"Ed ecco la mia vita
Giunta sino all’orlo
Come un vaso d’alabastro
Infrango innanzi a Te
"

Boris Pasternák

Stavano intervistando un abitante della Cisgiordania, per sua ventura ‘non ebreo’, il quale narrava come il figlio, nel parcheggiare là sotto - e ce la indicava - nella strada che passa sotto casa, rientrando come tutti i giorni per pranzare con moglie e figli, avesse inopportunamente tamponato l’auto di un ebreo. Ed ecco - l’orrore è quasi maggiore di quando li si vede bombardare - l’ebreo scende dall’auto, estrae una pistola e spara al suo tamponatore. Uccidendolo sul colpo.
Chissà se qualche Corte suprema giudicherà mai un tale misfatto?
Di certo vi è che il disprezzo della vita umana da parte di questi sedicenti appartenenti al ‘popolo eletto’ è di dimensioni mostruose.
Infatti, la vita umana non ha lo stesso valore - per questi sedicenti ‘eletti’ - riferita a qualunque essere circolante sulla terra con le qualifiche - per loro solo apparenti - di proprio simile.

Se fosse accaduto al rione Sanità, si sarebbero sprecate le condanne e i segni di disprezzo.
Quaggiù, solo la casualità di un’intervista non strettamente allineata con i media ufficiali ha portato a venire rilevato un misfatto dei più odiosi e compiuto proprio dagli ‘aggrediti’, come tali i sedicenti ‘eletti’ pensano di sé e pretendono il mondo pensi.
Questo killer antitamponamenti abita lassù, sulle colline della Cisgiordania, unilateralmente attribuitesi assieme ai suoi compagni di insediamento abusivo, in linea con l’invito del fondamentalismo puro che siede alla Knesset al momento, e che ripete loro: “La Terra è ‘nostra’, occupatela, andate e non preoccupatevi”.
Era appunto per non far preoccupare questi coloni occupatori di suolo (è, oltre al rispetto per la storia, una risoluzione ONU che glielo vieta), che l’esercito aveva lasciato sguarnita l’altra frontiera in casa, Gaza.

▶ [Compito scritto 1] Secondo il testo fornito, come mai l'uccisione del figlio dell'abitante della Cisgiordania è stata resa nota? Rispondi in una o due frasi.
▶ [Compito scritto 2]
Rispondi alle seguenti domande sul testo fornito:
(a) A chi sono attribuiti i versi posti in apertura?
(b) Per quale motivo il figlio dell'intervistato rientrava a casa?
(c) In quale luogo, secondo il testo, un fatto simile avrebbe suscitato molte condanne?
▶ [Compito scritto 3] Riproduci il testo fornito parola per parola, iniziando da "Chissà se qualche" e proseguendo fino a "il mondo pensi.".

▶ [Informazioni fornite]
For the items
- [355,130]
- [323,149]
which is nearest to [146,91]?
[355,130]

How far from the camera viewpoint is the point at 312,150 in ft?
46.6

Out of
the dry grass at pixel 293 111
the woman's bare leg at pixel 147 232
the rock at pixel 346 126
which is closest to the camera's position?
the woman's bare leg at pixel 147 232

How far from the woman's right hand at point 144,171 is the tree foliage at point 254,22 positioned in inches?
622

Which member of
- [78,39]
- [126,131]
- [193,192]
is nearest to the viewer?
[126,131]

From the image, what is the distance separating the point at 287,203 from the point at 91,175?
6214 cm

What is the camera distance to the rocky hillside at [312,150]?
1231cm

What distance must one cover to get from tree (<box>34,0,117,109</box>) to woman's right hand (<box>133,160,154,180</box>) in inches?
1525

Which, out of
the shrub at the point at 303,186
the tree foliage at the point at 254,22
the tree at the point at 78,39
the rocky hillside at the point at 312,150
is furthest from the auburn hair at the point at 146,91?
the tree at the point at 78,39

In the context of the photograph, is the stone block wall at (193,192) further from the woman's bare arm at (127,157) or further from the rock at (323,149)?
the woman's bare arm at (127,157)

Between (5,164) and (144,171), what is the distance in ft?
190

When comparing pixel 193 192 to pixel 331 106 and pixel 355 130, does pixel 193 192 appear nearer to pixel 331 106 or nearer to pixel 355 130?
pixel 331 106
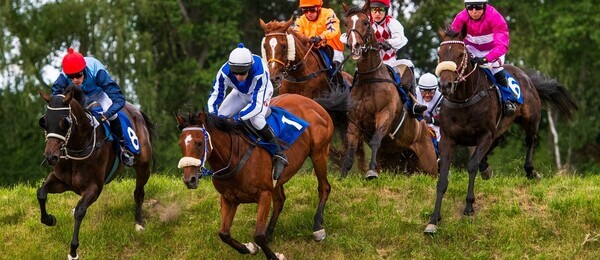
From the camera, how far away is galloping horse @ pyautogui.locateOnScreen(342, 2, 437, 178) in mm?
15125

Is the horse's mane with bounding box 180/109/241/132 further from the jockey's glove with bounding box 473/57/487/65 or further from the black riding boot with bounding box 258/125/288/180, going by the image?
the jockey's glove with bounding box 473/57/487/65

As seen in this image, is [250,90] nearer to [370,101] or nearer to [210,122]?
[210,122]

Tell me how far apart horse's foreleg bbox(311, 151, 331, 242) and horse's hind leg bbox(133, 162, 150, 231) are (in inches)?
91.9

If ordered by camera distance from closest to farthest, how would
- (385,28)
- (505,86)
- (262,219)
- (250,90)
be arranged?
(262,219)
(250,90)
(505,86)
(385,28)

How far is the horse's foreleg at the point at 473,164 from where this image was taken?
547 inches

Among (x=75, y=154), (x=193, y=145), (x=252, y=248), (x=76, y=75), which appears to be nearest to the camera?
(x=193, y=145)

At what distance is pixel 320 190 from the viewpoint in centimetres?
1404

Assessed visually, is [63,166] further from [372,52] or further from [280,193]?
[372,52]

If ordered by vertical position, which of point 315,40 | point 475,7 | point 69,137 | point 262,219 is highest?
point 475,7

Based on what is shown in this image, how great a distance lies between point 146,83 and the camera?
34188mm

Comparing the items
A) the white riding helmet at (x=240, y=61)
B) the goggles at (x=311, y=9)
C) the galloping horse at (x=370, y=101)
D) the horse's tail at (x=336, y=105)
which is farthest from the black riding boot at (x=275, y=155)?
the goggles at (x=311, y=9)

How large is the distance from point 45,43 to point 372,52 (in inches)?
828

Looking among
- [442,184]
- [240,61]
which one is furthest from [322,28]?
[240,61]

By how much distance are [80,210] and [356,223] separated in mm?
3460
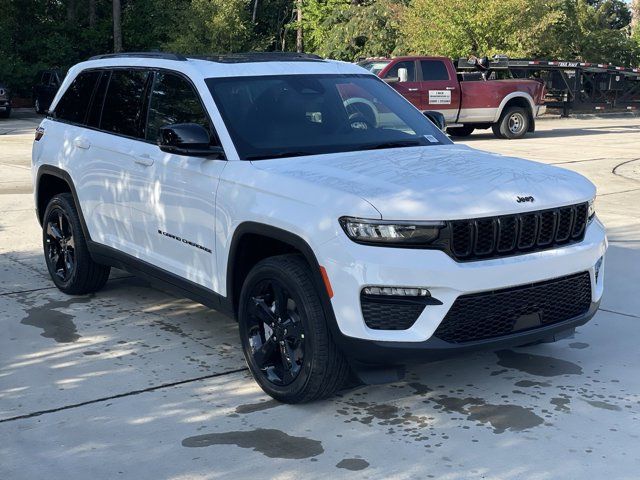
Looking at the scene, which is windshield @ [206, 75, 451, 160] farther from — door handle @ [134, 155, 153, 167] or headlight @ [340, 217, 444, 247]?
headlight @ [340, 217, 444, 247]

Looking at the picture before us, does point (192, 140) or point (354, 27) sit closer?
point (192, 140)

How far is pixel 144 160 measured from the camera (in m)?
5.99

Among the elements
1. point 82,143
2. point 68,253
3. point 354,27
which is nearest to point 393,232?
point 82,143

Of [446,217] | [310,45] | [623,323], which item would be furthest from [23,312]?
[310,45]

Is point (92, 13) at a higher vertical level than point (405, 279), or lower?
higher

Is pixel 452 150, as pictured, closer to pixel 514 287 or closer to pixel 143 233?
pixel 514 287

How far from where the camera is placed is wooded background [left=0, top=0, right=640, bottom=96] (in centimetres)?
3203

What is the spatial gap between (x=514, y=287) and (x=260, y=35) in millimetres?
46601

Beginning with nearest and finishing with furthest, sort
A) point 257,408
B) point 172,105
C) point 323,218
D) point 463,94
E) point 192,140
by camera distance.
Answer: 1. point 323,218
2. point 257,408
3. point 192,140
4. point 172,105
5. point 463,94

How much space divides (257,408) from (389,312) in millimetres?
959

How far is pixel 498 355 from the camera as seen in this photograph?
5.67 m

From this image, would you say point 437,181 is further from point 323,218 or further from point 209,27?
point 209,27

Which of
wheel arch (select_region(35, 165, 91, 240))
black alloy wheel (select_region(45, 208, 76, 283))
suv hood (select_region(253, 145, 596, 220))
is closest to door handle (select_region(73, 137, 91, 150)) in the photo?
wheel arch (select_region(35, 165, 91, 240))

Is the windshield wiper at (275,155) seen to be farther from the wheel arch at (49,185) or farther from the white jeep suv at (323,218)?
the wheel arch at (49,185)
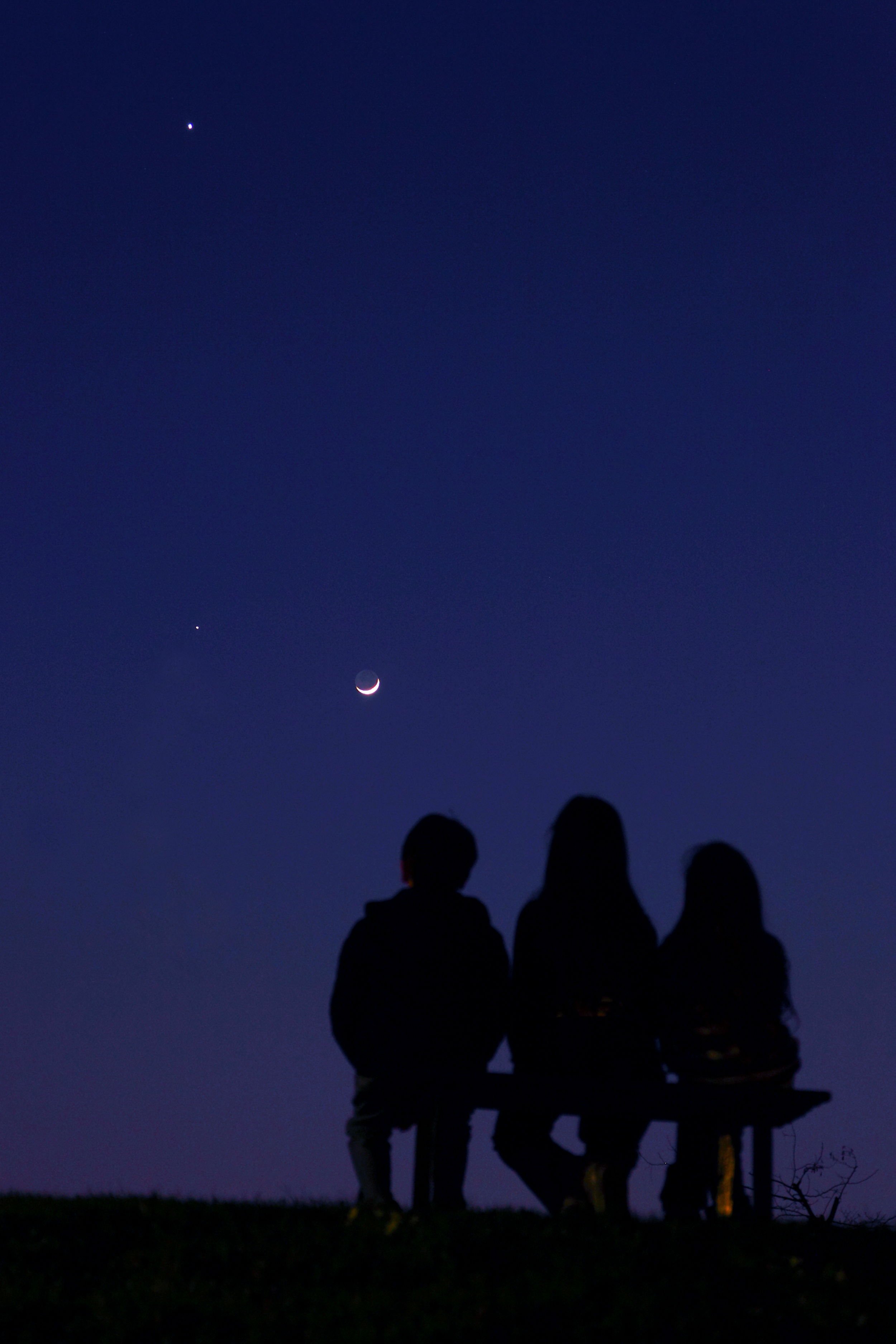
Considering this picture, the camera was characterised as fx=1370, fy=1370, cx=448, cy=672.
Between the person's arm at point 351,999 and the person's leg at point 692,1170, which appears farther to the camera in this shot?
the person's arm at point 351,999

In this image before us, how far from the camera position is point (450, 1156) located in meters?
7.96

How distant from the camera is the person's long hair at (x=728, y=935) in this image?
7.70 m

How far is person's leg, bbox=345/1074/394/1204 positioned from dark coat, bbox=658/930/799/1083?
181 centimetres

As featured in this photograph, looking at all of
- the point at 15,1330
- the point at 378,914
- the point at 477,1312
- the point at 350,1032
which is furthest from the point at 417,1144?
the point at 15,1330

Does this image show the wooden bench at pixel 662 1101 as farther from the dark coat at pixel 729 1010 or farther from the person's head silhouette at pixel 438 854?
the person's head silhouette at pixel 438 854

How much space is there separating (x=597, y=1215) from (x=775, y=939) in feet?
5.97

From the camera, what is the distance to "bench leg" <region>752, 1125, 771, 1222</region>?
7.66 m

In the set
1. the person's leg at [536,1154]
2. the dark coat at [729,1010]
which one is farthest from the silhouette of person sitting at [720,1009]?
the person's leg at [536,1154]

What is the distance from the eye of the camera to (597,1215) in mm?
7500

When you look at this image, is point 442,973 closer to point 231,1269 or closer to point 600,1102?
point 600,1102

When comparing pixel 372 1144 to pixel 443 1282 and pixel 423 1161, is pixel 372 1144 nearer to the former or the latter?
pixel 423 1161

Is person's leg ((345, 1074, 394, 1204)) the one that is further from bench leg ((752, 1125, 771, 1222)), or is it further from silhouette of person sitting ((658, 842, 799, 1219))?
bench leg ((752, 1125, 771, 1222))

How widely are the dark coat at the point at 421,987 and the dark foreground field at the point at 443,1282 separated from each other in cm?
98

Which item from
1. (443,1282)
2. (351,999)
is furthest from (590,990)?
(443,1282)
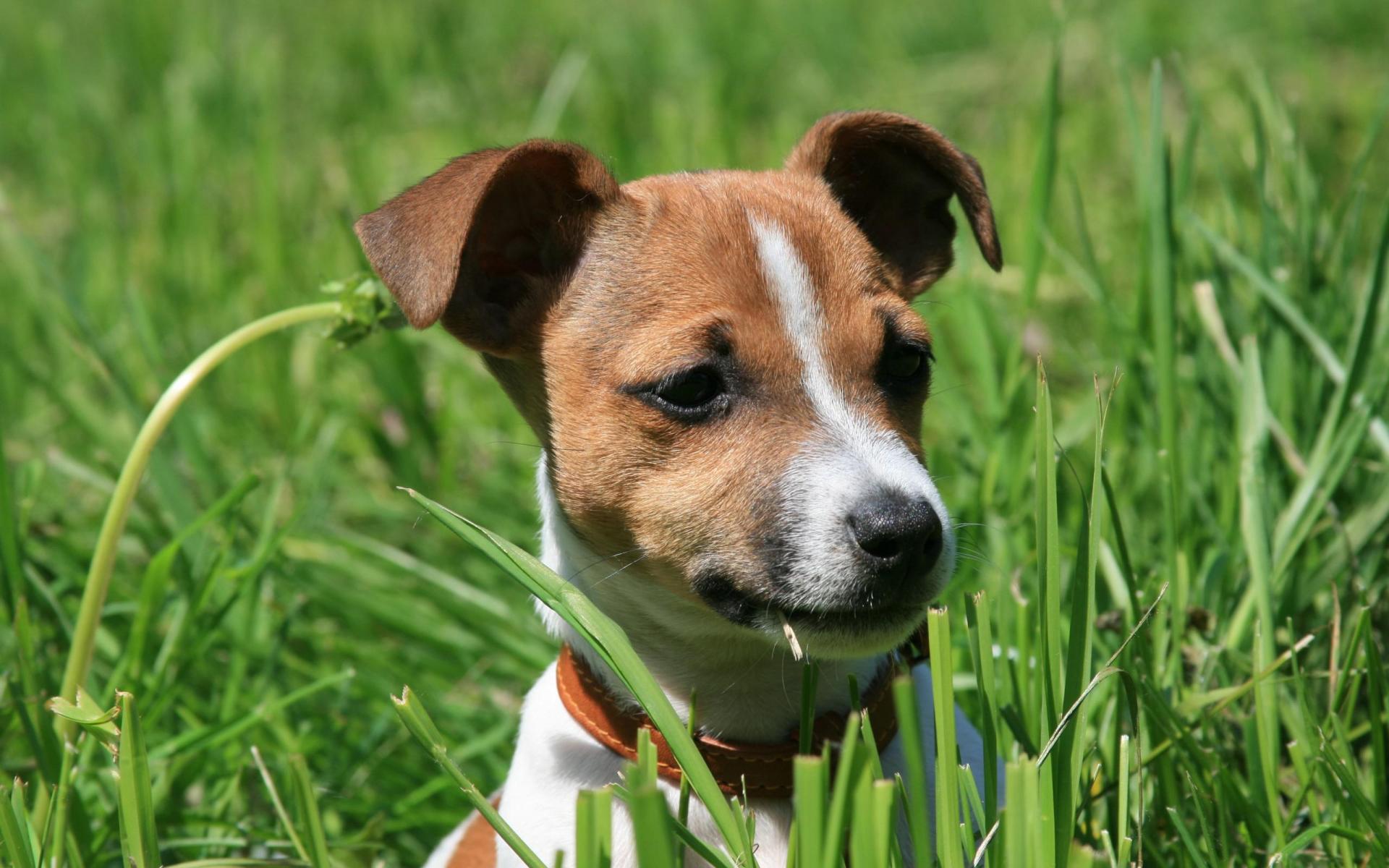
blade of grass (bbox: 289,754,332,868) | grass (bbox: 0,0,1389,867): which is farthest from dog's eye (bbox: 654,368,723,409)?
blade of grass (bbox: 289,754,332,868)

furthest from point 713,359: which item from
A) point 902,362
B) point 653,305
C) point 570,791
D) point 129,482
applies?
point 129,482

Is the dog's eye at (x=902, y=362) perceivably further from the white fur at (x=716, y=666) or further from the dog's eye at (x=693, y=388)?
the dog's eye at (x=693, y=388)

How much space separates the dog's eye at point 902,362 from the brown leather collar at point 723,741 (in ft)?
1.92

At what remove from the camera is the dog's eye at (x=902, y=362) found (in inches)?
110


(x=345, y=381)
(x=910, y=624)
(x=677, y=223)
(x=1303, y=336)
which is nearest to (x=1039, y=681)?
(x=910, y=624)

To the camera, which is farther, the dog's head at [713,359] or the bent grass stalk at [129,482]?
the bent grass stalk at [129,482]

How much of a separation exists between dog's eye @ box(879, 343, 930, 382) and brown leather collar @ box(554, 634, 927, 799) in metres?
0.58

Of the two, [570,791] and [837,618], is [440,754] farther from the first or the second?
[837,618]

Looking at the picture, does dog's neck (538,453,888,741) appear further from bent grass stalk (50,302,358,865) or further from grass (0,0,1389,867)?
bent grass stalk (50,302,358,865)

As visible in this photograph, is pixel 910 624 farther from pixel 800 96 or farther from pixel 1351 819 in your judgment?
pixel 800 96

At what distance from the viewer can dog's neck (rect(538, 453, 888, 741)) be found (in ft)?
9.03

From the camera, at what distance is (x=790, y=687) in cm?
280

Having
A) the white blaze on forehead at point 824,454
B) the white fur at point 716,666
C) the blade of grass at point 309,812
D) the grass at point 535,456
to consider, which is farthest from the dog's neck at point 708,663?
the blade of grass at point 309,812

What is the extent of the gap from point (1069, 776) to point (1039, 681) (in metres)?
0.41
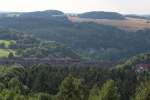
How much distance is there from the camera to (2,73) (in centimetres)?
11762

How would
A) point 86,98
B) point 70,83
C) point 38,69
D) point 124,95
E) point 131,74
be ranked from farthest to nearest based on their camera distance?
1. point 131,74
2. point 38,69
3. point 124,95
4. point 86,98
5. point 70,83

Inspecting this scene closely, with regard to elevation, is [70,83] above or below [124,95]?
above

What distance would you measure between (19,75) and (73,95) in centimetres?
4372

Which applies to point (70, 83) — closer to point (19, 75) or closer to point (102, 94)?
point (102, 94)

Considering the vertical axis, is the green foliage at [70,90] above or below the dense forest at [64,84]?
above

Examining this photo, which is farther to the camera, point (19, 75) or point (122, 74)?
point (122, 74)

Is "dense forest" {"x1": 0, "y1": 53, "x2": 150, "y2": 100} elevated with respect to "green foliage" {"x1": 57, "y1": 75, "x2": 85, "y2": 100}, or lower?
lower

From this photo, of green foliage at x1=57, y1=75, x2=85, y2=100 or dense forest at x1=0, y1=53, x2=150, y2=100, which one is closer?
green foliage at x1=57, y1=75, x2=85, y2=100

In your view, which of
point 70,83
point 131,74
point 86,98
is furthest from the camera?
point 131,74

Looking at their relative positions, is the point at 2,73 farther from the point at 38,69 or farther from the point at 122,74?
the point at 122,74

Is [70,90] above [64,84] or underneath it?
underneath

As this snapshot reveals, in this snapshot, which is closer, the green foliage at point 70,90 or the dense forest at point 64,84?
the green foliage at point 70,90

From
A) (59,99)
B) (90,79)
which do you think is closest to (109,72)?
(90,79)

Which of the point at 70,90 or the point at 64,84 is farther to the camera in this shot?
the point at 70,90
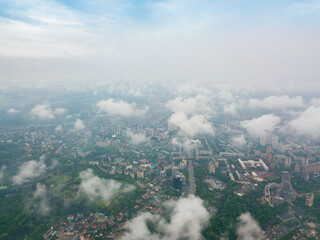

▶ [Risultato corretto 1] Il fatto è venuto alla luce soltanto per la casualità di un'intervista non strettamente allineata con i media ufficiali.

▶ [Risultato corretto 2]
(a) A Boris Pasternák.
(b) Per pranzare con moglie e figli.
(c) Al rione Sanità.

▶ [Risultato corretto 3]
Chissà se qualche Corte suprema giudicherà mai un tale misfatto?
Di certo vi è che il disprezzo della vita umana da parte di questi sedicenti appartenenti al ‘popolo eletto’ è di dimensioni mostruose.
Infatti, la vita umana non ha lo stesso valore - per questi sedicenti ‘eletti’ - riferita a qualunque essere circolante sulla terra con le qualifiche - per loro solo apparenti - di proprio simile.

Se fosse accaduto al rione Sanità, si sarebbero sprecate le condanne e i segni di disprezzo.
Quaggiù, solo la casualità di un’intervista non strettamente allineata con i media ufficiali ha portato a venire rilevato un misfatto dei più odiosi e compiuto proprio dagli ‘aggrediti’, come tali i sedicenti ‘eletti’ pensano di sé e pretendono il mondo pensi.